DATASET EXTRACT ->
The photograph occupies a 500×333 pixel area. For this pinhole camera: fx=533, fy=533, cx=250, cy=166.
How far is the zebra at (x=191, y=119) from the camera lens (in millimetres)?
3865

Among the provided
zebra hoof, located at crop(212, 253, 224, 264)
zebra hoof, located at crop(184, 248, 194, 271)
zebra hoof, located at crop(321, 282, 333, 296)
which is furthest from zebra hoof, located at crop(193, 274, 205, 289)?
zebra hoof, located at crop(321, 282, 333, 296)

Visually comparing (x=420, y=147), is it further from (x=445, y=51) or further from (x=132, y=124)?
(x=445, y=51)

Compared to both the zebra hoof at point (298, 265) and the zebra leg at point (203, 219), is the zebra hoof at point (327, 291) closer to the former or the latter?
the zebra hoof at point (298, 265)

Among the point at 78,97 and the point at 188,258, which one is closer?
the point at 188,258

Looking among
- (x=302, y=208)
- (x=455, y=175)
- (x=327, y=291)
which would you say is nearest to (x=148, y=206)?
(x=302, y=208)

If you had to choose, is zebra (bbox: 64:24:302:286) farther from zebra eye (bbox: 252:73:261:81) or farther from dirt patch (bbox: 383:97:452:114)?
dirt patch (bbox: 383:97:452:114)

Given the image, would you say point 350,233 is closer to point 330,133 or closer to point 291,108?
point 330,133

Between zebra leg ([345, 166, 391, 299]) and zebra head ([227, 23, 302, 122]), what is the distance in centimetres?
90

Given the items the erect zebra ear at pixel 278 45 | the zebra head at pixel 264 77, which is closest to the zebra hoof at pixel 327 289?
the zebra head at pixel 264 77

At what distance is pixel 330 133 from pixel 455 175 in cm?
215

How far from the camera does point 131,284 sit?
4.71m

WRITTEN TASK -> Write out everything from the line containing "Between zebra leg" down to the end of the records, both ends included. Keep every line unchanged.

RESULT BELOW ->
Between zebra leg ([345, 166, 391, 299]) and zebra head ([227, 23, 302, 122]), what is the distance in centimetres?
90

Given the items the erect zebra ear at pixel 278 45 | the zebra head at pixel 264 77, which is closest to the zebra hoof at pixel 327 289?
the zebra head at pixel 264 77

At what distance is pixel 330 133 from pixel 455 175 in cm?
215

How far from the camera does point 131,284 sit?
4.71m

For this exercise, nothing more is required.